Субкультура эта не могла быть принята широкой российской почвой, поскольку в большинстве случаев использовала (в том числе буквально, лингвистически) чужой язык. Но на начальном этапе она и не отвергалась жестко этой российской почвой, поскольку экспансионировала в основном на пустые, табуированные, «бесхозные» в России смысловые поля. И лишь позже, в попытке распространить свой холистический диктат на подавляющую часть автохтонного смыслового пространства, эта чуждая субкультура встречала активное и массовое противодействие «почвы».
Интеллигенция и модернизации
Петр открыл Россию Европе и снял церковное табу на смысловую сферу, но сделал это при сильном и буквально «свирепом» государстве, которое в значительной мере взяло на себя смыслоконтролирующие функции Церкви. Попытка модернизации приводит к становлению и росту интеллектуальной прослойки, которая исторически очень быстро создает инструмент думания и бормотания - обновленный и чрезвычайно мощный язык - и становится Интеллигенцией.
Рожденная эпохой в потребности интеллектуализма, российская интеллигенция не могла и не хотела избыть традиционный религиозный холизм. Находясь целиком в Православной религиозной культуре, она не могла не искать оправдания своим действиям в сфере духа, что не могло не приводить к религиозному реформизму или ересям. Будучи по необходимости интеллектуалами, интеллигенты не могут не пытаться обосновать свой религиозный холизм рационально. Будучи в массе своей недостаточно интеллектуалами для выстраивания действительных холистических мировоззренческих систем (да и справедливо сомневаясь в возможности такого выстраивания только на основе рацио), они восполняют и недостаток мысли и образования, и ущербность рационализации собственного предмета - мифом.
Создаваемые противоречивые и мифологизированные интеллигентские целостности при жестком диктате государства и (или) церкви в большинстве своем удерживаются в рамках доминирующей идеологической системы. Но уже самые минимальные признаки ослабления государственного смыслоконтроля при Екатерине Великой почти мгновенно провоцируют появление интеллигентского диссидентства различных толков (Новиков, Радищев и т.д.).

——————

Требования к упражнению
A – Переведите на английский язык предложение из текста об интеллигенции: «Петр открыл Россию Европе и снял церковное табу на смысловую сферу, но сделал это при сильном и буквально «свирепом» государстве, которое в значительной мере взяло на себя смыслоконтролирующие функции Церкви.»
B – Назовите всех исторических лиц, упомянутых в тексте об интеллигенции.
C – Выпишите из текста об интеллигенции фрагмент, который открывается словами «Создаваемые противоречивые и» и завершается словами «Радищев и т.д.).».
Строки, приведенные далее, взяты из другого источника.

Записи данных

——————

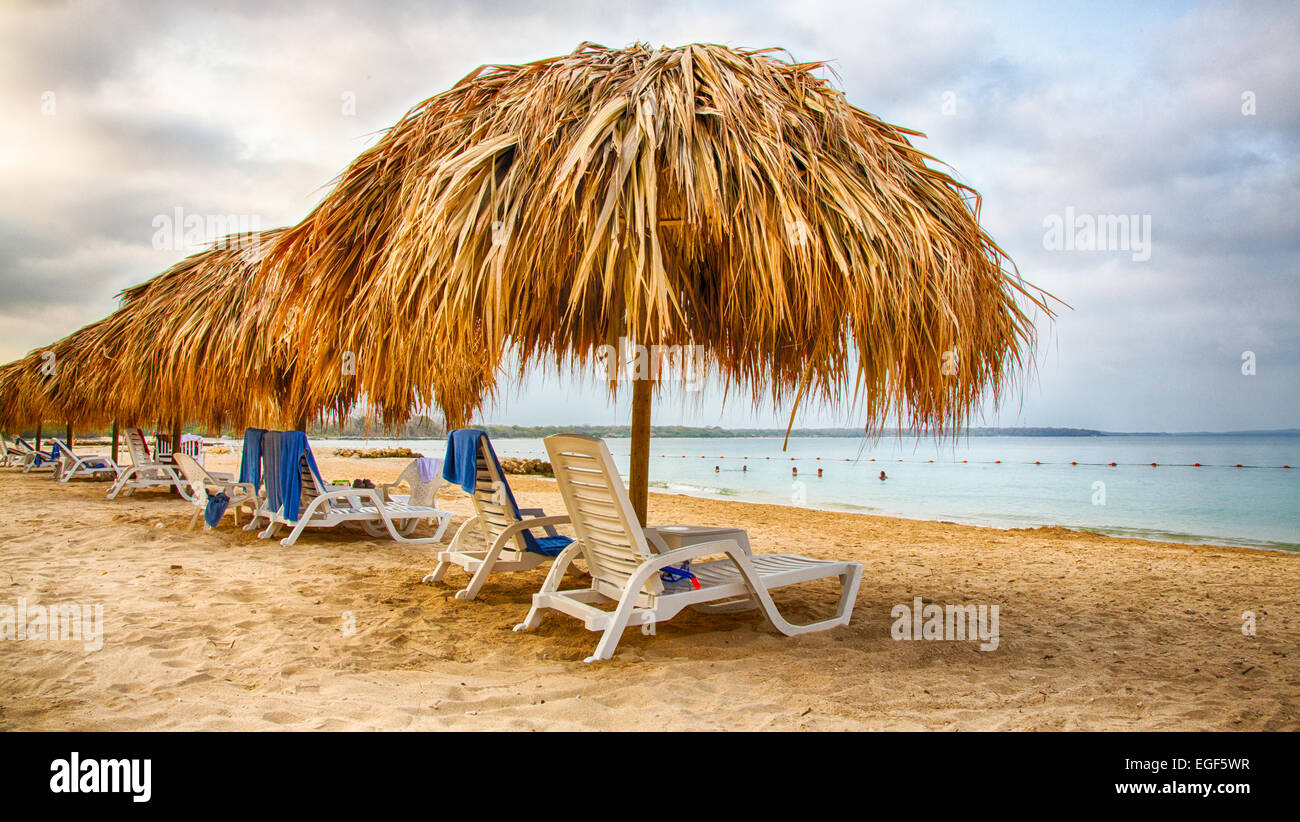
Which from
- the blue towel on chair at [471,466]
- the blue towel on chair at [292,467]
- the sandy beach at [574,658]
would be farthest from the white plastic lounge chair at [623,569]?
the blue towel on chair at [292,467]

——————

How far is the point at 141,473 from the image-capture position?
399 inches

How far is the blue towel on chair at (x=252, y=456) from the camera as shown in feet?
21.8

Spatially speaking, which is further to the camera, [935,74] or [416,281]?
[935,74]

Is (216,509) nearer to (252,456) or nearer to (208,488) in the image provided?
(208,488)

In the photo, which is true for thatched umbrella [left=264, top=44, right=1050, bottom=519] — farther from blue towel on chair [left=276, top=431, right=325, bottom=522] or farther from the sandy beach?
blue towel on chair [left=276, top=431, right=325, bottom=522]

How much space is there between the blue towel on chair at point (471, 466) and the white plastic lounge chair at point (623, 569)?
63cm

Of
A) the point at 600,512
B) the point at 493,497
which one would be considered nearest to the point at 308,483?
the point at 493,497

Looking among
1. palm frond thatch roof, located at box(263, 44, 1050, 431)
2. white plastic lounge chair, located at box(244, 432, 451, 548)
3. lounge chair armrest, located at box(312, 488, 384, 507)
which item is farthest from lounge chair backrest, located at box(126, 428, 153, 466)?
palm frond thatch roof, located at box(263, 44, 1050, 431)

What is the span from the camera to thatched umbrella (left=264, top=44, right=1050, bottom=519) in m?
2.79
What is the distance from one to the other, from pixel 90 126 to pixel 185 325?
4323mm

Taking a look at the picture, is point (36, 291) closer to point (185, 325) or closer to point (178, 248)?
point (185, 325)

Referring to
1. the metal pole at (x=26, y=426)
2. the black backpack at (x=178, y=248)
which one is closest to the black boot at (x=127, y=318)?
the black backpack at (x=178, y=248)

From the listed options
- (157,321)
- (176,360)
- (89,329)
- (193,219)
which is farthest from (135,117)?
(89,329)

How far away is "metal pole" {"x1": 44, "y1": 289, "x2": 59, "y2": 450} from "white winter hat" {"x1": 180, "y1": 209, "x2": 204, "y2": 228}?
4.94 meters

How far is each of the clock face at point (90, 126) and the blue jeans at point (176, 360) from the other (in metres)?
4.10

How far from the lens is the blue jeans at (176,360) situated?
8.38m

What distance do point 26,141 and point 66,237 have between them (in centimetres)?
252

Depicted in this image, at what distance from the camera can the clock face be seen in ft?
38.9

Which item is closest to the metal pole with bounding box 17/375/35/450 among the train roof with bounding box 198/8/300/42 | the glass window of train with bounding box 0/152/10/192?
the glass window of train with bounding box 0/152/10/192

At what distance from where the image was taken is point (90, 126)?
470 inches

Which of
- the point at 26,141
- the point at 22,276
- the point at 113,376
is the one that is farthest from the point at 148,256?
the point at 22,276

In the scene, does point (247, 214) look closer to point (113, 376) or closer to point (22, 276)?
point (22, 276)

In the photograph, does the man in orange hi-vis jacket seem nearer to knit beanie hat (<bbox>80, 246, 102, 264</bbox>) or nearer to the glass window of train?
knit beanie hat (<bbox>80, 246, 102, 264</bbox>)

——————

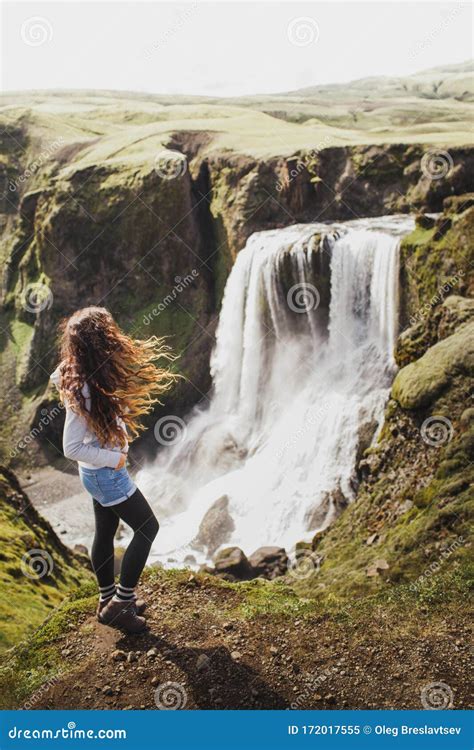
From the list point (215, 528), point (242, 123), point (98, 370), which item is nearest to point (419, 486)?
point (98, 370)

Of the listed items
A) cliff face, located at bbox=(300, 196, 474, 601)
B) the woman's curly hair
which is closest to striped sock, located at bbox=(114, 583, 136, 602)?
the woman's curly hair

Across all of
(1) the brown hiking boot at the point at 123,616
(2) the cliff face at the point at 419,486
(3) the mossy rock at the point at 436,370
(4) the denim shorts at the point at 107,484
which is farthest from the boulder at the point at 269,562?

——————

Ответы к заданиям
A – Peter opened Russia to Europe and lifted the church taboo on the sphere of meaning, but he did so under a strong and literally "ferocious" state, which to a large extent took over the Church's functions of controlling meaning.

B – Петр, Екатерина Великая, Новиков, Радищев

C –
Создаваемые противоречивые и мифологизированные интеллигентские целостности при жестком диктате государства и (или) церкви в большинстве своем удерживаются в рамках доминирующей идеологической системы. Но уже самые минимальные признаки ослабления государственного смыслоконтроля при Екатерине Великой почти мгновенно провоцируют появление интеллигентского диссидентства различных толков (Новиков, Радищев и т.д.).